HOMILY FOR FRIDAY THE TWENTIETH WEEK IN ORDINARY TIME (Memorial of Pope St Pius X)

Ezekiel 37:1-4; Psalm 107; Matthew 22:34-40

In the First reading, dry bones symbolize the state of the house of Israel. They had lost all hope. God desires to restore them back from Babylon to their own homeland in Palestine and give them life anew. We pray that whatever is dead, lost or destroyed because of our sins may be restored because of God’s mercy.  Precisely because of this the psalm of today calls us to give thanks to the Lord for his mercy endures forever. In the Gospel, in response to the Pharisees Christ says love is the greatest commandment. We must love God above all things and our neighbour as ourselves. Beloved in Christ, let us have a heart that loves genuinely and sincerely not artificially and falsely. Pope Pius X, pray for us.

POPE PIUS X

Pope Pius X, born Giuseppe Melchiorre Sarto, was the first Pope elected in the 20th century. He came to the papal office in 1903 and died 11 years later in 1914, just as World War I was beginning.

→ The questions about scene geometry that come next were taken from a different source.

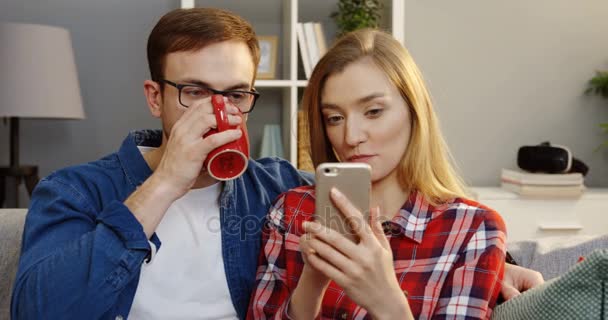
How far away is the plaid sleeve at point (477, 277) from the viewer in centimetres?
97

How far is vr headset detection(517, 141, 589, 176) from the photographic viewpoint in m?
2.54

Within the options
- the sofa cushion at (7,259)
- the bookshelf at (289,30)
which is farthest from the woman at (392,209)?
the bookshelf at (289,30)

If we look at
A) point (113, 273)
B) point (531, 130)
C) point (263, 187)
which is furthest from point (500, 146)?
point (113, 273)

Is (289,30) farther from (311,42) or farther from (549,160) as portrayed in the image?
(549,160)

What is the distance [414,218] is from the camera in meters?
1.09

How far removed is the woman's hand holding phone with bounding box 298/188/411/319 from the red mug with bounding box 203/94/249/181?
8.8 inches

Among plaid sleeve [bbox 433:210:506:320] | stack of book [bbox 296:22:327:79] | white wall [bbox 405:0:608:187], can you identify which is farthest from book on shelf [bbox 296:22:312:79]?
plaid sleeve [bbox 433:210:506:320]

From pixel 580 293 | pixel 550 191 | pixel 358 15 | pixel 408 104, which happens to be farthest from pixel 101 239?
pixel 550 191

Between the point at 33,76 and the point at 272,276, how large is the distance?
1.65 meters

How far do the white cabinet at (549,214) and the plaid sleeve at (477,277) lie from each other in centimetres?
153

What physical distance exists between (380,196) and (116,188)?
0.56 meters

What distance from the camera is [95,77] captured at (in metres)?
2.84

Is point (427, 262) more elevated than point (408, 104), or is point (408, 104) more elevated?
point (408, 104)

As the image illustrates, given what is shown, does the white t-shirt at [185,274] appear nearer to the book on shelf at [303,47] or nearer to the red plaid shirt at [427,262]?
the red plaid shirt at [427,262]
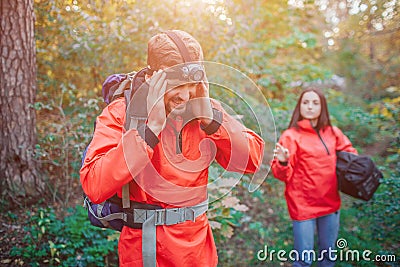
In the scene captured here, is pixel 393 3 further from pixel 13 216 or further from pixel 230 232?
pixel 13 216

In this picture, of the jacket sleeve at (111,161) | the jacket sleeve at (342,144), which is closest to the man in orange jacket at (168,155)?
the jacket sleeve at (111,161)

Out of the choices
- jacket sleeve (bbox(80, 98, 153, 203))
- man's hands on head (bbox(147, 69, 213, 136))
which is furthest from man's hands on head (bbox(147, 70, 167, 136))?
jacket sleeve (bbox(80, 98, 153, 203))

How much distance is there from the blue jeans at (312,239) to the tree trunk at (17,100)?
3028mm

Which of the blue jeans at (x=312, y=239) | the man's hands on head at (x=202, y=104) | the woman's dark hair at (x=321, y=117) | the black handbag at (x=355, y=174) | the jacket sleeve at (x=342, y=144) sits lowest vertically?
the blue jeans at (x=312, y=239)

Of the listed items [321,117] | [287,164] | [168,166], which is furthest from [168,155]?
[321,117]

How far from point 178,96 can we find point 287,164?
2116 millimetres

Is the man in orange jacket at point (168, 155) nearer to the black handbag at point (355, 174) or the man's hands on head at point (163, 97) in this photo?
the man's hands on head at point (163, 97)

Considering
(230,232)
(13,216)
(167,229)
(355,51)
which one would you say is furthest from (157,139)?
(355,51)

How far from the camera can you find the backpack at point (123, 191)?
1748mm

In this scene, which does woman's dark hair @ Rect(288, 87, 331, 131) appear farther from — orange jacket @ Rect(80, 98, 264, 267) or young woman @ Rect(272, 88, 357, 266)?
orange jacket @ Rect(80, 98, 264, 267)

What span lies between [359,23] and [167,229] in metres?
7.99

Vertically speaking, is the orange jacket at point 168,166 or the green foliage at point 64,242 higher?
the orange jacket at point 168,166

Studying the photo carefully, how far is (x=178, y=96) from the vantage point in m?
1.73

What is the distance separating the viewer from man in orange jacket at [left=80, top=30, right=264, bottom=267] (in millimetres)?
1622
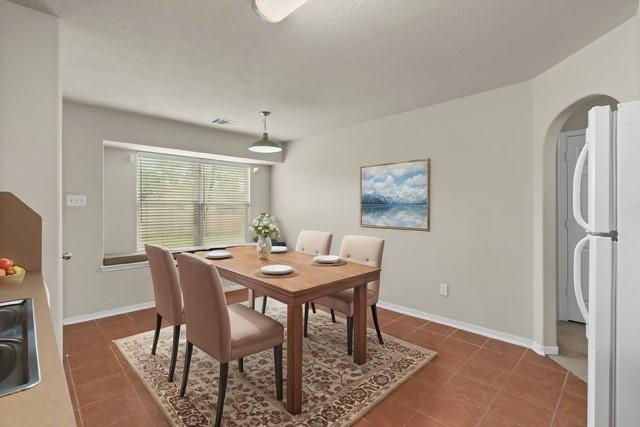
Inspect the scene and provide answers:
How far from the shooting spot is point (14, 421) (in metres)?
0.56

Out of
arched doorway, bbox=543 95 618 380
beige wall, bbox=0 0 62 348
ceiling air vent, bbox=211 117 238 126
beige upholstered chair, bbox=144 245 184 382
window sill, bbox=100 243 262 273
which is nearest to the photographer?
beige wall, bbox=0 0 62 348

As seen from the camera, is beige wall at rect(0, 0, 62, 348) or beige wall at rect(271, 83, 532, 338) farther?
beige wall at rect(271, 83, 532, 338)

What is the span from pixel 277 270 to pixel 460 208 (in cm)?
204

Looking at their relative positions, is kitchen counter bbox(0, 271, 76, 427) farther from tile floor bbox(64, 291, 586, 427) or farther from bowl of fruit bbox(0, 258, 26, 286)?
tile floor bbox(64, 291, 586, 427)

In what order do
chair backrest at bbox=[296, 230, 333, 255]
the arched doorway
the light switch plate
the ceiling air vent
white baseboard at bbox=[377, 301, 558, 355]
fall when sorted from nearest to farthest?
1. the arched doorway
2. white baseboard at bbox=[377, 301, 558, 355]
3. the light switch plate
4. chair backrest at bbox=[296, 230, 333, 255]
5. the ceiling air vent

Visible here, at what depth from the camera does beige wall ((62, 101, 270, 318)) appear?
10.7ft

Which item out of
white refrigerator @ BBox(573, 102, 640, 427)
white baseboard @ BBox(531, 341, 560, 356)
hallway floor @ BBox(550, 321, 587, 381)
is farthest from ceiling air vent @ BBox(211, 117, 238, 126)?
hallway floor @ BBox(550, 321, 587, 381)

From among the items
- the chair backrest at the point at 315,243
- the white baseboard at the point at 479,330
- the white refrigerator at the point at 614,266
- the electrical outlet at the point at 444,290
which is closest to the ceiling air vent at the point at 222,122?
the chair backrest at the point at 315,243

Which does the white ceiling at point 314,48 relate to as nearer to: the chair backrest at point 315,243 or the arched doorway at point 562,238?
the arched doorway at point 562,238

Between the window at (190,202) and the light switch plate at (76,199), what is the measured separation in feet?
2.45

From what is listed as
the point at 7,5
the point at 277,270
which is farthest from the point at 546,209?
the point at 7,5

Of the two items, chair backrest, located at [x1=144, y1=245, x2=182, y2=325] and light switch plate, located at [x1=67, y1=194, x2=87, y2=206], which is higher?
light switch plate, located at [x1=67, y1=194, x2=87, y2=206]

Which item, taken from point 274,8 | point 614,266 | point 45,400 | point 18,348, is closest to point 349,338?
point 614,266

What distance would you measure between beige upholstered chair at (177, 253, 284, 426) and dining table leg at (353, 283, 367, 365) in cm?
68
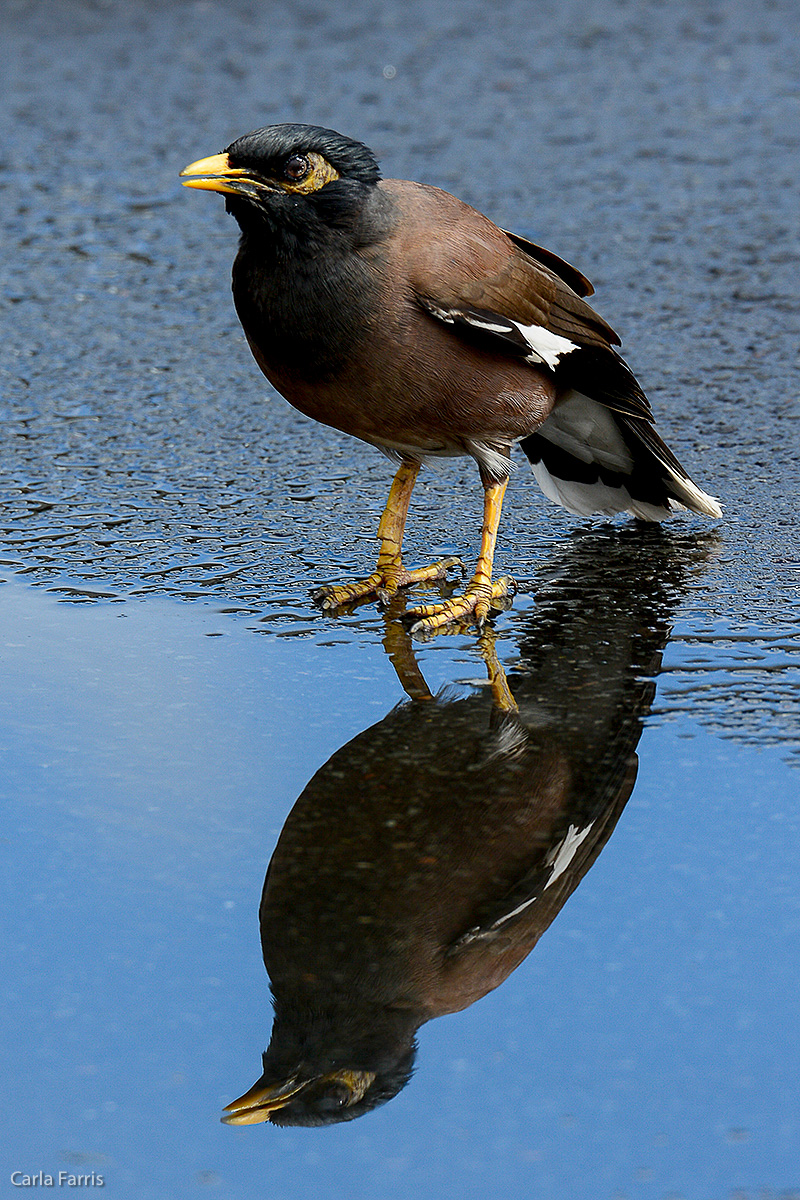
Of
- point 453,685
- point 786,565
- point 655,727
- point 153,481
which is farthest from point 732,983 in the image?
point 153,481

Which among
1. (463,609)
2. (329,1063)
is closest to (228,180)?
(463,609)

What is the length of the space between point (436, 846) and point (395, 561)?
62.7 inches

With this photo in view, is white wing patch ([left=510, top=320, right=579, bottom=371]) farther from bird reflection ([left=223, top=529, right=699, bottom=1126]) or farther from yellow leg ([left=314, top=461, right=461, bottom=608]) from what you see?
bird reflection ([left=223, top=529, right=699, bottom=1126])

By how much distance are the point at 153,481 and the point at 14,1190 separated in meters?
3.22

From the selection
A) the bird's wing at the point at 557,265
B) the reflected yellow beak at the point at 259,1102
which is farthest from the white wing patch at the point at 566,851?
the bird's wing at the point at 557,265

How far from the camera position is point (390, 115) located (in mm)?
8805

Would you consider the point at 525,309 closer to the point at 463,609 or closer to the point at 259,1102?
the point at 463,609

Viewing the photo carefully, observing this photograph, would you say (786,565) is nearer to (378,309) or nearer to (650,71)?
(378,309)

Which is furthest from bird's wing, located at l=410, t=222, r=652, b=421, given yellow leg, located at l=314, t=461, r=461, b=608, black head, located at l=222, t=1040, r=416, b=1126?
black head, located at l=222, t=1040, r=416, b=1126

He was born in 1835 at Riese, near Venice, and was one of eight children. His family was poor. He felt a calling to be a priest at a young age and was ordained in 1858. After 26 years, he was named bishop of Mantua, Italy, and in 1893, he became patriarch of Venice.

As Pope, he issued decrees making the age of First Holy Communion earlier (at the age of 7) and advocated frequent and even daily reception of the Eucharist. He promoted the reading of the Bible among laypeople, reformed the liturgy, promoted clear and simple homilies, and brought back Gregorian chant. He revised the Breviary, reorganized the curia, and initiated the codification of canon law.

He died in 1914 of natural causes reportedly aggravated by worries over the beginning of World War I. Pope Pius X was canonized by Pope Pius XII in 1954.